Le monde extérieur, Jorge Franco
Le monde extérieur, traduit de l'espagnol (Colombie) par René Solis, mars 2016, 267 pages, 20 €
Ecrivain(s): Jorge Franco Edition: MétailiéDans ce livre, plusieurs histoires s’entremêlent. Le lecteur est un peu comme un géologue étudiant les différentes strates d’une terre. Ici, c’est la Colombie, mais c’est aussi les états d’âme de personnages bigarrés, rencontres improbables d’une femme allemande désinhibée vivant à Berlin et d’un colombien plutôt sectaire, amoureux de musique classique et dont le meilleur ami est un ancien nazi.
« Il n’était pas encore habitué à la promiscuité de la nudité chez une femme bien élevée. Il ne lui avait jamais dit, mais il préférait qu’elle se change dans la salle de bain et qu’elle ressorte en peignoir. Lui n’était pas capable de se déshabiller devant elle, il mettait toujours son pyjama. Qu’elle lui enlève après c’était une autre histoire ».
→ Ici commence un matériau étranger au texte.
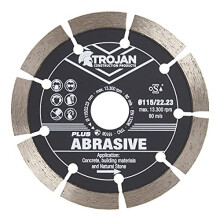Plus Abrasive 115mm Diamond Cutting Blade
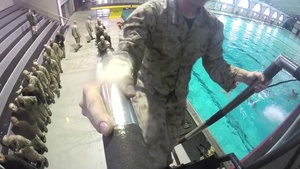 Charlie Company – Swim Qualification – April 3, 2017
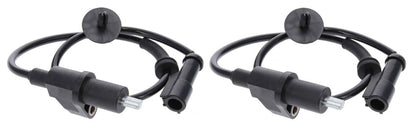 PAIR OF PREMIUM FRONT ABS WHEEL SPEED SENSORS TO SUIT FORD TERRITORY SY BARRA 190 4.0L I6 FROM 04/2009 RWD ONLY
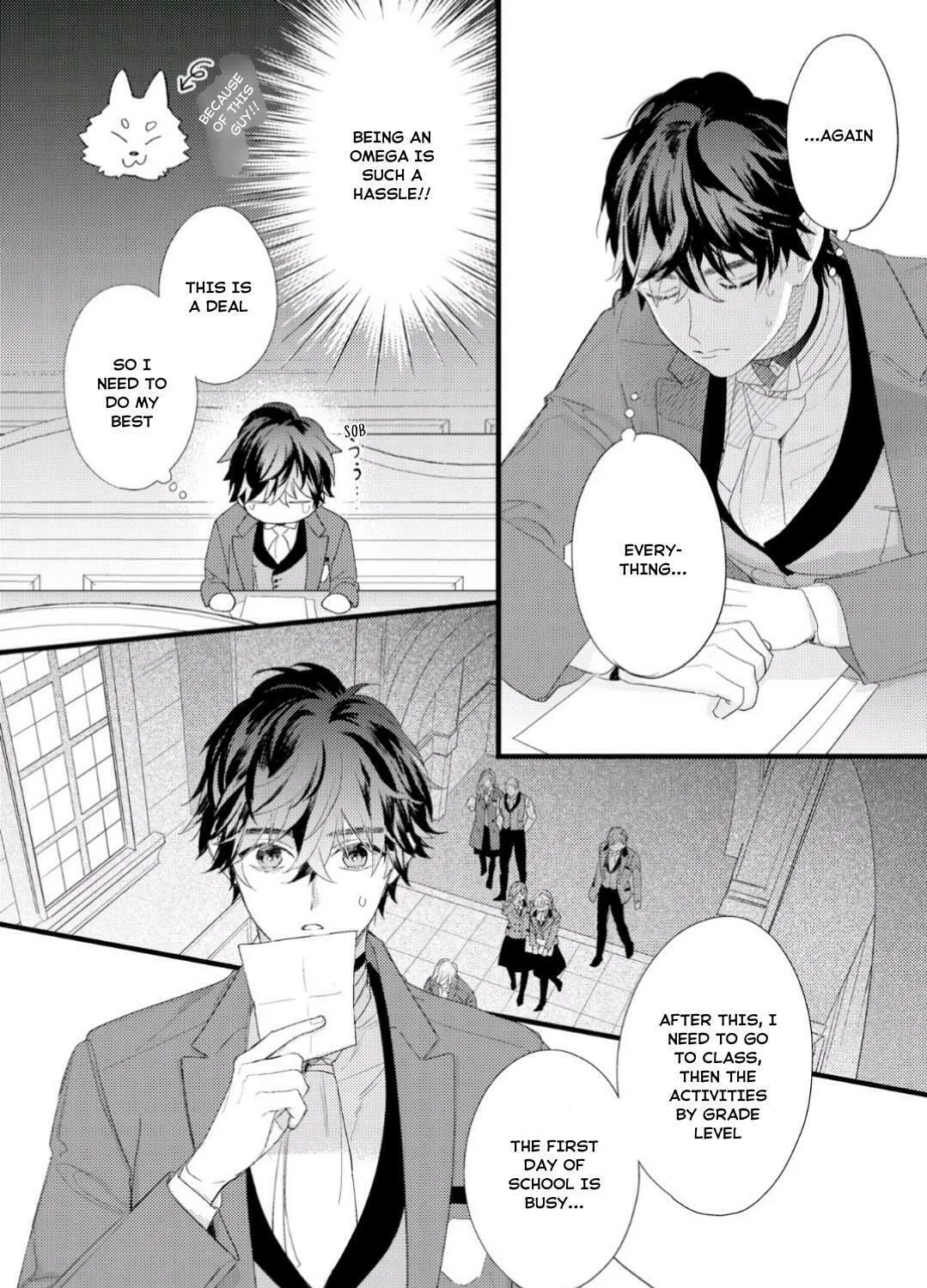 Read Cuddle: Juujin Omegaverse chapter 2 image 36 on Lezhin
Don Diego fait construire un château en Colombie pour habiter avec Dita, de cette union naît une fille : Isolda. Pour s’échapper de cette prison dorée, celle-ci avec la complicité de la forêt toute proche s’invente des coiffures incroyables, imbibée de terre, de fleurs et de feuilles, elle fuit l’ennui. « Dans la forêt, les cheveux d’Isolda se transforment en spirale qui grandit à mesure que les amirages les lui tressent. Et ils l’ornent avec des gueules de loup et des pensées mauves, jaunes et blanches. Elle, sereine, les laisse volontiers la coiffer avec leur corne jusqu’à ce que sa tête ressemble à un cornet de crème glacée ». Et puis il y a Mano, le garçon pauvre, extérieur au château, qui jour après jour observe Isolda, cette princesse, si loin de son monde.
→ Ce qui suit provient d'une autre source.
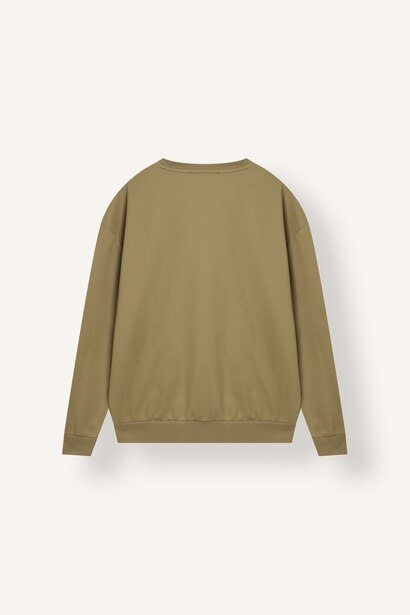 Boxy Fit Sweatshirt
Mano va kidnapper Don Diego bien des années après et l’on assiste alors à un dialogue récurrent entre le père et l’amoureux « barré ». « Elle était comme un picotement dans ma tête », affirme celui-ci à Don Diego, en parlant d’Isolda. Toute une faune gravite autour de Mano : le beau jeune homme qui lui vend son corps, sa copine prête à tout pour qu’on l’aime, un peu, les copains paumés, cherchant un avenir meilleur. L’ambiance au château depuis le kidnapping est lourde, la famille de Don Diego a fait venir une espèce de spirit qui furète partout l’odeur de Don Diego, la police paraît totalement inapte. Peu à peu, le chaos advient et une violence sourde éclate en branches alternées, en même temps on découvre ce qu’est devenu Isolda et quelle était sa vie au château. « Elle a brodé, elle a lu, elle a fait de la calligraphie, des additions et des soustractions, elle a eu cent fois le temps de s’ennuyer, et cet après-midi il ne lui reste plus que la leçon de piano ». Livre fantasque, aux entrées multiples, se dérobant à toute interprétation trop rationnelle.